If you're running nginx I am using the following:
if ($http_user_agent ~* "SemrushBot|Semrush|AhrefsBot|MJ12bot|YandexBot|YandexImages|MegaIndex.ru|BLEXbot|BLEXBot|ZoominfoBot|YaK|VelenPublicWebCrawler|SentiBot|Vagabondo|SEOkicks|SEOkicks-Robot|mtbot/1.1.0i|SeznamBot|DotBot|Cliqzbot|coccocbot|python|Scrap|SiteCheck-sitecrawl|MauiBot|Java|GumGum|Clickagy|AspiegelBot|Yandex|TkBot|CCBot|Qwantify|MBCrawler|serpstatbot|AwarioSmartBot|Semantici|ScholarBot|proximic|GrapeshotCrawler|IAScrawler|linkdexbot|contxbot|PlurkBot|PaperLiBot|BomboraBot|Leikibot|weborama-fetcher|NTENTbot|Screaming Frog SEO Spider|admantx-usaspb|Eyeotabot|VoluumDSP-content-bot|SirdataBot|adbeat_bot|TTD-Content|admantx|Nimbostratus-Bot|Mail.RU_Bot|Quantcastboti|Onespot-ScraperBot|Taboolabot|Baidu|Jobboerse|VoilaBot|Sogou|Jyxobot|Exabot|ZGrab|Proximi|Sosospider|Accoona|aiHitBot|Genieo|BecomeBot|ConveraCrawler|NerdyBot|OutclicksBot|findlinks|JikeSpider|Gigabot|CatchBot|Huaweisymantecspider|Offline Explorer|SiteSnagger|TeleportPro|WebCopier|WebReaper|WebStripper|WebZIP|Xaldon_WebSpider|BackDoorBot|AITCSRoboti|Arachnophilia|BackRub|BlowFishi|perl|CherryPicker|CyberSpyder|EmailCollector|Foobot|GetURL|httplib|HTTrack|LinkScan|Openbot|Snooper|SuperBot|URLSpiderPro|MAZBot|EchoboxBot|SerendeputyBot|LivelapBot|linkfluence.com|TweetmemeBot|LinkisBot|CrowdTanglebot|ClaudeBot|Bytespider|ImagesiftBot|Barkrowler|DataForSeoBo|Amazonbot|facebookexternalhit|meta-externalagent|FriendlyCrawler|GoogleOther|PetalBot|Applebot") { return 403; }
That will block those that actually use recognisable user agents. I add any I find as I go on. It will catch a lot!

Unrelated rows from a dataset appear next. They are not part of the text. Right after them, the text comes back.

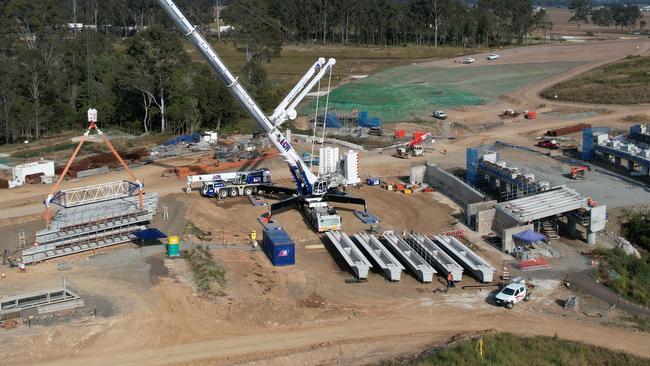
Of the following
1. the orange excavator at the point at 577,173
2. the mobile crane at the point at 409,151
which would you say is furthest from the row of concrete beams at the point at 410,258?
the mobile crane at the point at 409,151

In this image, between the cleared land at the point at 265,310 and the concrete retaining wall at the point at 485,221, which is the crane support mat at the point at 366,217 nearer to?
the cleared land at the point at 265,310

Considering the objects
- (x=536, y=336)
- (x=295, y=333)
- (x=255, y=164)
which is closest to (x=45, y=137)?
(x=255, y=164)

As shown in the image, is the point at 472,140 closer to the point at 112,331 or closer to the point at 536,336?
the point at 536,336

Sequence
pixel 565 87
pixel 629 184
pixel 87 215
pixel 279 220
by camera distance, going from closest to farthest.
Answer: pixel 87 215 < pixel 279 220 < pixel 629 184 < pixel 565 87

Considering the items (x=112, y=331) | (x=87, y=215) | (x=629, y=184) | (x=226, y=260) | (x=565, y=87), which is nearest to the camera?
(x=112, y=331)

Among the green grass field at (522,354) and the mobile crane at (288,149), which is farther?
the mobile crane at (288,149)

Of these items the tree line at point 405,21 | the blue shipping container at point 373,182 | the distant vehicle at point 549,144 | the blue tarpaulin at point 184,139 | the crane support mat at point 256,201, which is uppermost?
the tree line at point 405,21

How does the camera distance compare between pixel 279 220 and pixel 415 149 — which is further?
pixel 415 149
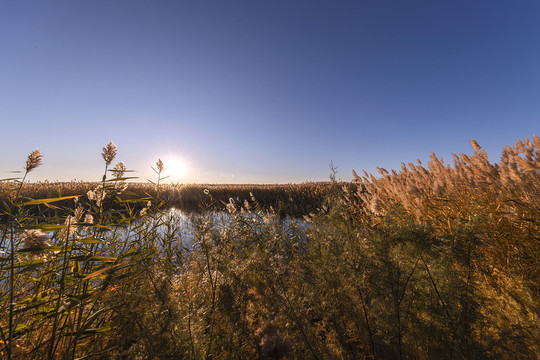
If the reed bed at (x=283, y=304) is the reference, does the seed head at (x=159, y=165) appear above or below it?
above

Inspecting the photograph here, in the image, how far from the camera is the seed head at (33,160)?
51.0 inches

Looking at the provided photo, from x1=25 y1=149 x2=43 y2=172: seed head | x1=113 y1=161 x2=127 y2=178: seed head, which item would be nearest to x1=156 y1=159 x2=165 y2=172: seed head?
x1=113 y1=161 x2=127 y2=178: seed head

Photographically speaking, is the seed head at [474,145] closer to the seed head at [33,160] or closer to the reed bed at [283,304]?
the reed bed at [283,304]

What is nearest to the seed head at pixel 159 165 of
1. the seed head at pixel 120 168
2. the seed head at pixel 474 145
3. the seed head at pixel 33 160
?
the seed head at pixel 120 168

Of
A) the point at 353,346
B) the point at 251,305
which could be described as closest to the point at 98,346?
the point at 251,305

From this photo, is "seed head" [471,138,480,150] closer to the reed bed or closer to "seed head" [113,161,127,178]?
the reed bed

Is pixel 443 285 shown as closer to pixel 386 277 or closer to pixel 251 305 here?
pixel 386 277

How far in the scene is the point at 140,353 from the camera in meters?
1.06

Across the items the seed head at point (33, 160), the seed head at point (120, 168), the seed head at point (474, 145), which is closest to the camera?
the seed head at point (33, 160)

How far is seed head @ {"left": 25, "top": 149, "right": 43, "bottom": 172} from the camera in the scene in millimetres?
1296

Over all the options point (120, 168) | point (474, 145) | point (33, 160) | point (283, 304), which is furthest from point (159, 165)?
point (474, 145)

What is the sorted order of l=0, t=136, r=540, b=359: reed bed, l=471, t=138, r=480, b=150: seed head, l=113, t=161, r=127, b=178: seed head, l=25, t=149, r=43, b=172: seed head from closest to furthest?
l=0, t=136, r=540, b=359: reed bed < l=25, t=149, r=43, b=172: seed head < l=113, t=161, r=127, b=178: seed head < l=471, t=138, r=480, b=150: seed head

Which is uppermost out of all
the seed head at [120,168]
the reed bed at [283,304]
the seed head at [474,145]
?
the seed head at [474,145]

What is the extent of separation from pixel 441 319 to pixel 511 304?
920 mm
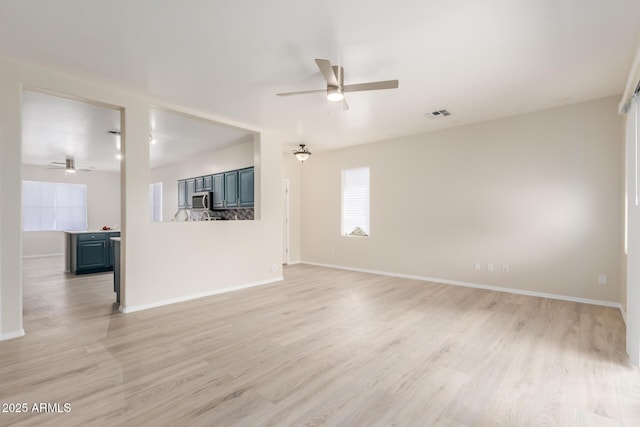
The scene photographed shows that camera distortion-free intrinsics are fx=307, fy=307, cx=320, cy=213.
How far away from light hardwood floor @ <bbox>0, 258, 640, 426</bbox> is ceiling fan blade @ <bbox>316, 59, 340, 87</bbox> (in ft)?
8.48

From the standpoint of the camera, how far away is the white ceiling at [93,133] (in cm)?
450

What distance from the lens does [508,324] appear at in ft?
11.6

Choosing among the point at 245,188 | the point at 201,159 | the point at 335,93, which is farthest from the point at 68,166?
the point at 335,93

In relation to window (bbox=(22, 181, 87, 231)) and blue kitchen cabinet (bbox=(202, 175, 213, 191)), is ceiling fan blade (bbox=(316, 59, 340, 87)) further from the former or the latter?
window (bbox=(22, 181, 87, 231))

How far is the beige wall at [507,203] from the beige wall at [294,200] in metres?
1.54

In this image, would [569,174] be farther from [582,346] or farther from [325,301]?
[325,301]

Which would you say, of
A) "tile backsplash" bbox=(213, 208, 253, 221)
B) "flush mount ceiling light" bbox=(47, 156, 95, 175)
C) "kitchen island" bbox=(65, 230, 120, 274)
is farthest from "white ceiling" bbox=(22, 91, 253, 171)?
"kitchen island" bbox=(65, 230, 120, 274)

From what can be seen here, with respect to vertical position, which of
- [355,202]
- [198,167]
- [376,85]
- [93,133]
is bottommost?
[355,202]

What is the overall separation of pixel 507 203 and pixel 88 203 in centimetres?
1206

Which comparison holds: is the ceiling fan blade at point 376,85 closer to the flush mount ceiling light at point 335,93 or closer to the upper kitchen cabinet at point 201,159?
the flush mount ceiling light at point 335,93

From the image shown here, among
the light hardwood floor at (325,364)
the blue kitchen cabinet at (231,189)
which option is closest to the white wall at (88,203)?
the blue kitchen cabinet at (231,189)

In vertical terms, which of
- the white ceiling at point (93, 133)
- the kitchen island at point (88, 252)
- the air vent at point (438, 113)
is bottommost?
the kitchen island at point (88, 252)

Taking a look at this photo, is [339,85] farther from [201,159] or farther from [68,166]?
[68,166]

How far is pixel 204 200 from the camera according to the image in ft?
24.4
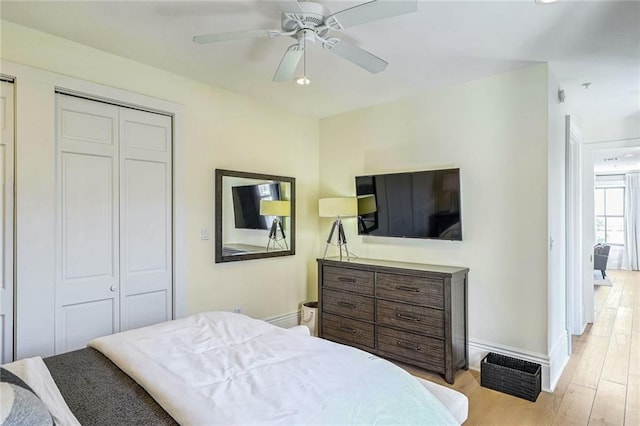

I also have a huuuuuge IP based block list (generated by adding all ranges returned from looking up the following AS numbers):
AS45102 (Alibaba cloud) AS136907 (Huawei SG) AS132203 (Tencent) AS32934 (Facebook)
Since these guys run or have run bots that impersonate real browser agents.
There are various tools online to return prefix/ip lists for an autonomous system number.
I put both into a single file and include it into my web site config files.
EDIT: Just to add, keeping on top of this is a full time job! EDIT 2: Removed Mojeek bot as it seems to be a normal web crawler.